What does this have to do with Business Development? Well, the rules of Musical Chairs change in BD, but the game is similar. Chairs come and go, sometimes in blocks, at an alarming rate, and it is hard to hear the music. Mergers change the layout and comfort of chairs, and market evolution serves to add or removes chairs over time. The goal, nonetheless, is to sit in the most comfy chair in the room at the right time. The "Chairs" in our version of the game are potential acquirers, the "Players" are typically venture-backed companies evolving from incubation through revenue, to some level of market recognition, trying to guess what the right time is, and who their eventual buyer might be. Sitting in a chair means you have reached your exit, and the comfort of the chair is a reflection of the "best price" for your circumstances. With the state of today's public stock markets, an acquisition is the most likely "liquidity event" for most of today's startups, so this should be important stuff to today's entrepreneurs and investors.

But, why does this really matter?

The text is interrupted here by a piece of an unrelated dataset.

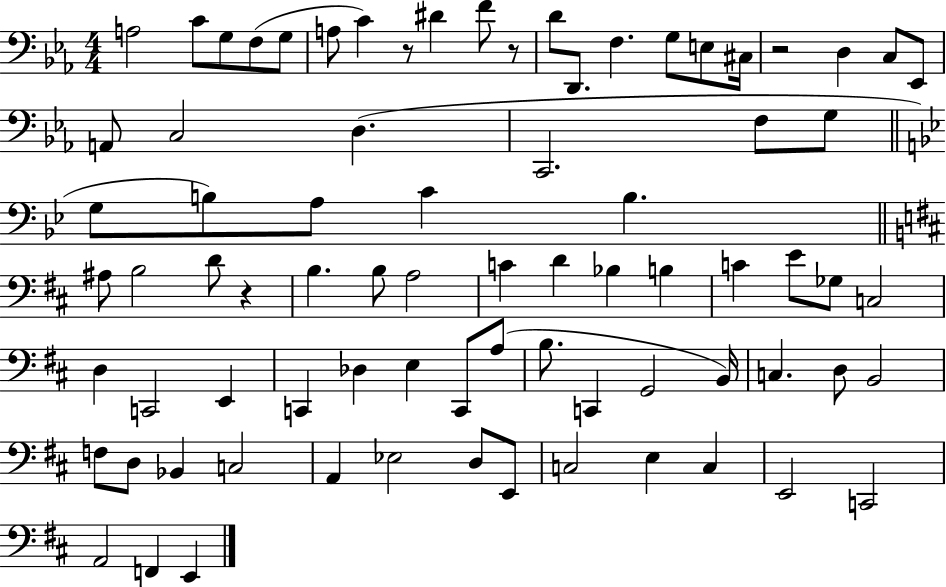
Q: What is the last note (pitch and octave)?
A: E2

In Three Dimensional Business Development, 3DBD, we need to consider our alliance strategy from now until the music stops as a game of Musical Chairs, and plan alliances that take us ever closer to our favorite chair. And, as most of us are probably a bit picky, our choice of favorite chair can change over time, which adds another dimension to the game.

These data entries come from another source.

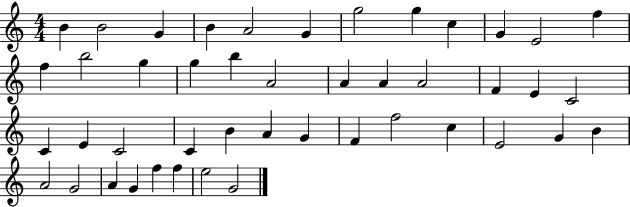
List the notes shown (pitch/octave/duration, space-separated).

B4/q B4/h G4/q B4/q A4/h G4/q G5/h G5/q C5/q G4/q E4/h F5/q F5/q B5/h G5/q G5/q B5/q A4/h A4/q A4/q A4/h F4/q E4/q C4/h C4/q E4/q C4/h C4/q B4/q A4/q G4/q F4/q F5/h C5/q E4/h G4/q B4/q A4/h G4/h A4/q G4/q F5/q F5/q E5/h G4/h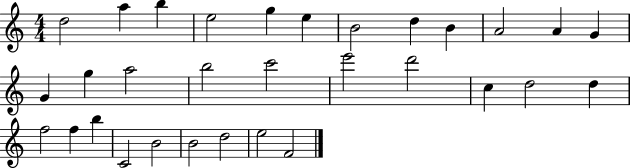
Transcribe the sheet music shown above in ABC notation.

X:1
T:Untitled
M:4/4
L:1/4
K:C
d2 a b e2 g e B2 d B A2 A G G g a2 b2 c'2 e'2 d'2 c d2 d f2 f b C2 B2 B2 d2 e2 F2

Let's look at an example: Argon Tech has the opportunity to do an OEM deal with Immense Business Networks, IBN. They consider IBN one of about 4 potential acquirers they see today, but don't yet have the revenue to justify the required exit price. So, as they are working on a deal, a 3DBD approach would suggest taking some steps including:

  1. make sure that the terms of the deal are not so good that IBN doesn't need to acquire Argon,

  2. this deal doesn't "repel" Argon's other chairs - potential acquirers, and

  3. that this is the right time and sequence for this deal with IBN.

So, having a naturally evolving strategy for who your potential acquirers are as well as an optimum path to reach them is critical to forming strategic alliances, even in the early years. An evolving strategy deliberately includes key company stakeholders in an ongoing discussion of the chairs in the room, and which seem most comfy in your chosen exit time frame.

So, next time you grab your kids or grand kids and that old LP and record player (OK, OK, CD and remote control) to play some Musical Chairs, think about what names you would put on the chairs today - or in 6 months.

Next time I will dig a little deeper into the alliance life cycle...


CMT Consulting, Inc. - Business Development Consulting Services

Monday, May 11, 2009

What is 3DBD?

Hello friends and colleagues,

For some time I have been thinking about putting my thoughts and insights into Business Development on paper - blogging seems like the most effective and interactive way to do this, so here goes. My first foray into the world of blogging after some 38 years in this crazy business we call "High Tech"!

3D BD - or Three dimension Business Development" is an approach to Corporate & Business Development that I have developed over the past 20 years of forming alliance strategy, developing alliances, negotiating agreements and considering exit options for venture-backed companies. In future blogs we will cover a variety of topics that I hope will be of interest to BD professionals, CEOs, VPs Marketing and CTOs at startup companies hoping for a structured way to approach the formation and execution of partnerships and alliances. While my experience is largely in the High Technology and Music industries, I think this approach maps to other industries.